Aslında hemen yanı başımızda bir sıcak çatışma patlak vermeseydi salgın sonrası bu aylarda her kesimden insanımız programımızın somut faydalarını hayatında bizzat görmeye başlamış olacaktı. Biraz gecikmeyle de olsa inşallah önümüzdeki yılın ilk aylarından itibaren bu noktaya geleceğiz.
En büyük hassasiyetimiz, istihdamı koruyarak ücretlilerin gelir kaybını telafi ederek, fırsatçıların önünü keserek insanlarımıza üzerlerine kalıcı yükler binmesine engel olmaktır. Fiyatları izahı mümkün olmayan bir şekilde artan ürünlerin üretimini teşvik ederek ve tedarikini kolaylaştırarak stokçuların oyunlarını bozacağız. Kriz tellallarının dört döndüğü bir yerde piyasanın bu kadar canlı işlemesi, amacın panik çıkarmak olduğuna işaret ediyor. İstihdam odaklı ekonomik istikrar ile sermaye ve para piyasalarının büyümesini ifade eden finansal istikrar konusunda ciddi bir sıkıntımız bulunmuyor. Fiyat istikrarını ise aldığımız diğer tedbirlerin yanı sıra, işimize gelen seviyedeki bir döviz kuruyla cari fazlayı artırarak sağlamayı planlıyoruz.
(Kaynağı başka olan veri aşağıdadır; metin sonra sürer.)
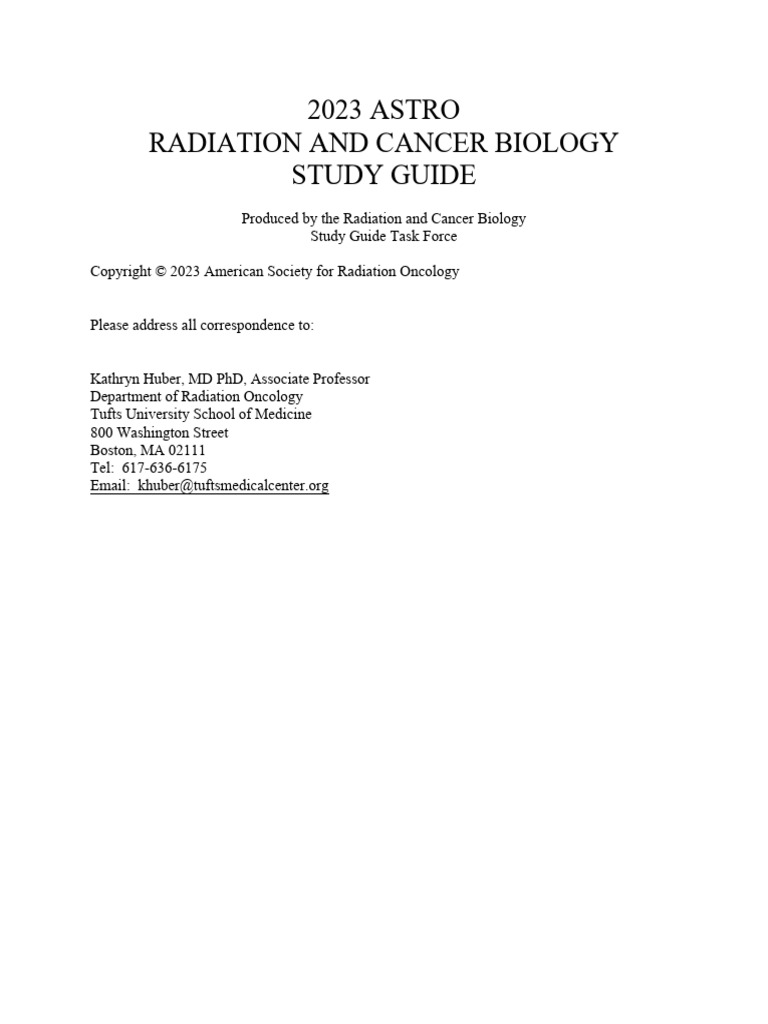 2023 ASTRO
RADIATION AND CANCER BIOLOGY
STUDY GUIDE

Produced by the Radiation and Cancer Biology
Study Guide Task Force

Copyright © 2023 American Society for Radiation Oncology

Please address all correspondence to:

Kathryn Huber, MD PhD, Associate Professor
Department of Radiation Oncology
Tufts University School of Medicine
800 Washington Street
Boston, MA 02111
Tel: 617-636-6175
Email: khuber@tuftsmedicalcenter.org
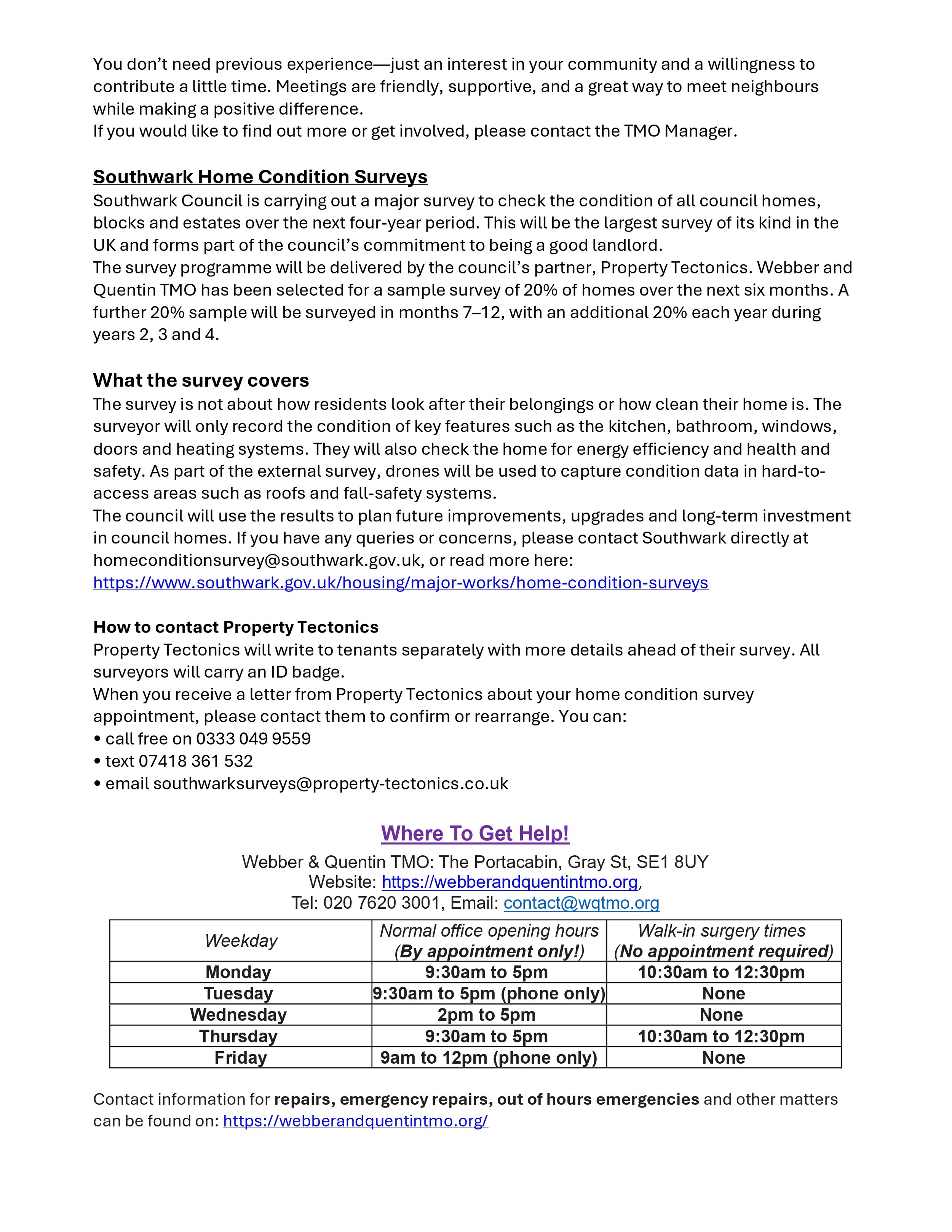 You don't need previous experience—just an interest in your community and a willingness to contribute a little time. Meetings are friendly, supportive, and a great way to meet neighbours while making a positive difference.
If you would like to find out more or get involved, please contact the TMO Manager.

Southwark Home Condition Surveys
Southwark Council is carrying out a major survey to check the condition of all council homes, blocks and estates over the next four-year period. This will be the largest survey of its kind in the UK and forms part of the council's commitment to being a good landlord.
The survey programme will be delivered by the council's partner, Property Tectonics. Webber and Quentin TMO has been selected for a sample survey of 20% of homes over the next six months. A further 20% sample will be surveyed in months 7–12, with an additional 20% each year during years 2, 3 and 4.

What the survey covers
The survey is not about how residents look after their belongings or how clean their home is. The surveyor will only record the condition of key features such as the kitchen, bathroom, windows, doors and heating systems. They will also check the home for energy efficiency and health and safety. As part of the external survey, drones will be used to capture condition data in hard-to-access areas such as roofs and fall-safety systems.
The council will use the results to plan future improvements, upgrades and long-term investment in council homes. If you have any queries or concerns, please contact Southwark directly at homeconditionsurvey@southwark.gov.uk, or read more here:
https://www.southwark.gov.uk/housing/major-works/home-condition-surveys

How to contact Property Tectonics
Property Tectonics will write to tenants separately with more details ahead of their survey. All surveyors will carry an ID badge.
When you receive a letter from Property Tectonics about your home condition survey appointment, please contact them to confirm or rearrange. You can:
• call free on 0333 049 9559
• text 07418 361 532
• email southwarksurveys@property-tectonics.co.uk

Where To Get Help!
Webber & Quentin TMO: The Portacabin, Gray St, SE1 8UY
Website: https://webberandquentintmo.org,
Tel: 020 7620 3001, Email: contact@wqtmo.org

| Weekday | Normal office opening hours (By appointment only!) | Walk-in surgery times (No appointment required) |
|---|---|---|
| Monday | 9:30am to 5pm | 10:30am to 12:30pm |
| Tuesday | 9:30am to 5pm (phone only) | None |
| Wednesday | 2pm to 5pm | None |
| Thursday | 9:30am to 5pm | 10:30am to 12:30pm |
| Friday | 9am to 12pm (phone only) | None |

Contact information for repairs, emergency repairs, out of hours emergencies and other matters can be found on: https://webberandquentintmo.org/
Biz meseleye böyle bakıyor, buna göre çalışıyoruz.
Son dönemde ülkemize ilave kaynaklı girişi sağlayacak pek çok girişimde bulunduk. Bunların bir kısmı fiilen şu anda işliyor, bir kısmında prensipte anlaştık, mekanizmaları kuruyoruz, bir kısmında ise görüşme safhasındayız. Bir yandan fiyat artışlarını durduracak, diğer yandan milletimizin her kesiminin gelir kaybını telafi edecek çalışmaları tüm bu makro adımlarla destekleyerek programımızı uygulamayı sürdürüyoruz.
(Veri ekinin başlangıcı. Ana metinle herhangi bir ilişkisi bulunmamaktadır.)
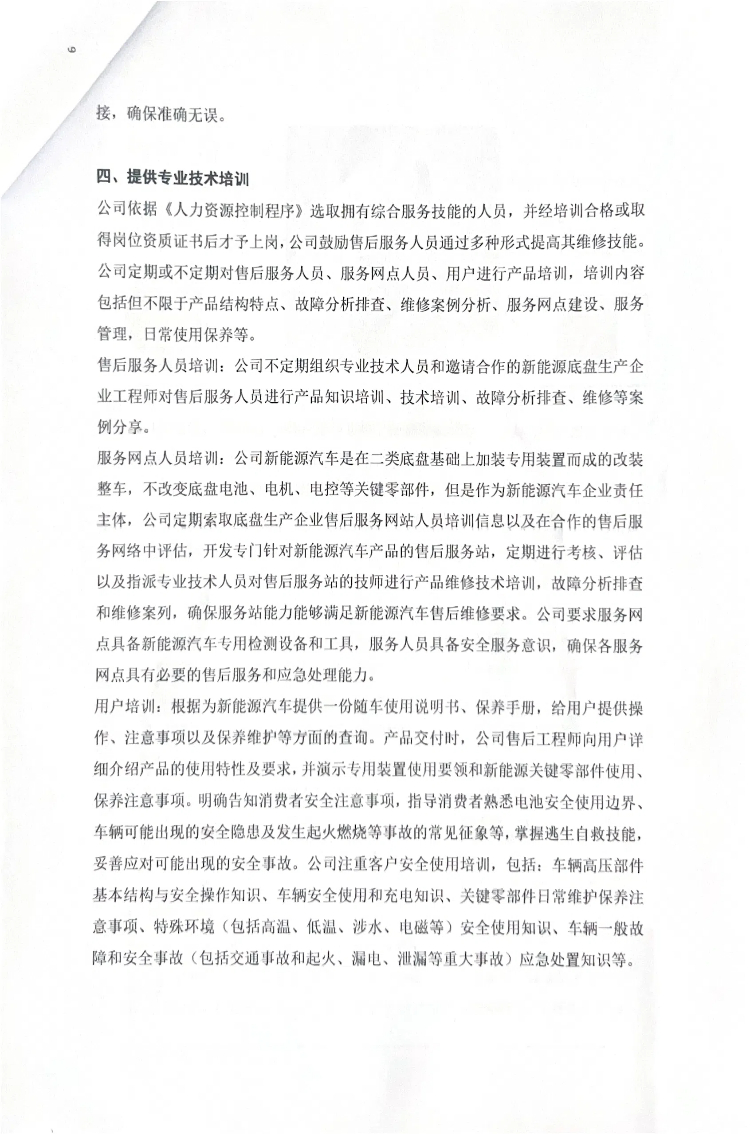 6

接，确保准确无误。

四、提供专业技术培训

公司依据《人力资源控制程序》选取拥有综合服务技能的人员，并经培训合格或取得岗位资质证书后才予上岗，公司鼓励售后服务人员通过多种形式提高其维修技能。公司定期或不定期对售后服务人员、服务网点人员、用户进行产品培训，培训内容包括但不限于产品结构特点、故障分析排查、维修案例分析、服务网点建设、服务管理，日常使用保养等。

售后服务人员培训：公司不定期组织专业技术人员和邀请合作的新能源底盘生产企业工程师对售后服务人员进行产品知识培训、技术培训、故障分析排查、维修等案例分享。

服务网点人员培训：公司新能源汽车是在二类底盘基础上加装专用装置而成的改装整车，不改变底盘电池、电机、电控等关键零部件，但是作为新能源汽车企业责任主体，公司定期索取底盘生产企业售后服务网站人员培训信息以及在合作的售后服务网络中评估，开发专门针对新能源汽车产品的售后服务站，定期进行考核、评估以及指派专业技术人员对售后服务站的技师进行产品维修技术培训，故障分析排查和维修案列，确保服务站能力能够满足新能源汽车售后维修要求。公司要求服务网点具备新能源汽车专用检测设备和工具，服务人员具备安全服务意识，确保各服务网点具有必要的售后服务和应急处理能力。

用户培训：根据为新能源汽车提供一份随车使用说明书、保养手册，给用户提供操作、注意事项以及保养维护等方面的查询。产品交付时，公司售后工程师向用户详细介绍产品的使用特性及要求，并演示专用装置使用要领和新能源关键零部件使用、保养注意事项。明确告知消费者安全注意事项，指导消费者熟悉电池安全使用边界、车辆可能出现的安全隐患及发生起火燃烧等事故的常见征象等，掌握逃生自救技能，妥善应对可能出现的安全事故。公司注重客户安全使用培训，包括：车辆高压部件基本结构与安全操作知识、车辆安全使用和充电知识、关键零部件日常维护保养注意事项、特殊环境（包括高温、低温、涉水、电磁等）安全使用知识、车辆一般故障和安全事故（包括交通事故和起火、漏电、泄漏等重大事故）应急处置知识等。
Dün açıkladığımız Toprak Mahsulleri Ofisimizin buğday ve arpa alım fiyatları çiftçilerimize verdiğimiz desteğin bir işaretidir. Aynı şekilde biraz sonra detaylarını sizlerle paylaşacağım memurlarımızın tamamına teşmil ettiğimiz ek gösterge artışıyla çalışanı ve emeklisiyle tüm kamu görevlilerine verdiğimiz sözü tutuyoruz. Temmuz ayındaki enflasyon farkı artışlarıyla ücretlileri biraz daha rahatlatacağız. Yılbaşında ise tüm çalışanların durumlarını ekonomide gelinen noktaya uygun şekilde gözden geçirerek herkesin hakkını almasını temin edeceğiz.
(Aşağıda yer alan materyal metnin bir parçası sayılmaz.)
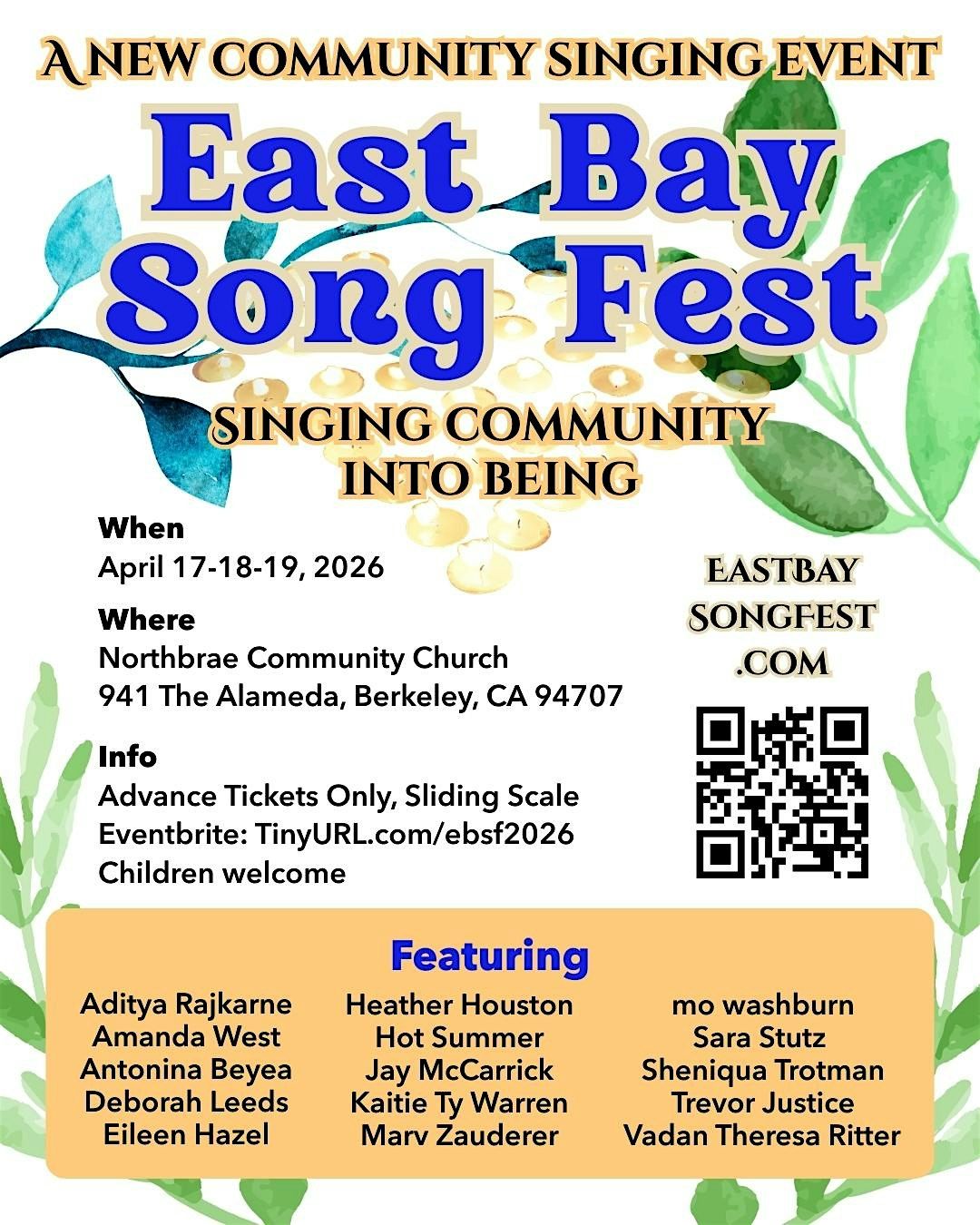 A NEW COMMUNITY SINGING EVENT

East Bay Song Fest

SINGING COMMUNITY INTO BEING

When
April 17-18-19, 2026

Where
Northbrae Community Church
941 The Alameda, Berkeley, CA 94707

Info
Advance Tickets Only, Sliding Scale
Eventbrite: TinyURL.com/ebsf2026
Children welcome

EASTBAY
SONGFEST
.COM

Featuring

Aditya Rajkarne
Amanda West
Antonina Beyea
Deborah Leeds
Eileen Hazel

Heather Houston
Hot Summer
Jay McCarrick
Kaitie Ty Warren
Marv Zauderer

mo washburn
Sara Stutz
Sheniqua Trotman
Trevor Justice
Vadan Theresa Ritter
Sosyal yardım şemsiyemizi genişleterek, destek miktarlarını güncelleyerek hiçbir vatandaşımızın mağduriyetine de izin vermeyeceğiz. İnsanı yaşat ki devlet yaşasın ilkesi bu zorlu dönemde de çalışmalarımızın merkezinde yer almayı sürdürecektir. Çalışmaları birlikte yürüttüğümüz Hazine ve Maliye Bakanımız ve ekonomi yönetimimizle beraber programımızı kararlılıkla uygulamaya devam edeceğiz. Sel önünden kütük kapma peşindeki fırsatçıların takdirini ise milletimize bırakıyoruz.'' dedi.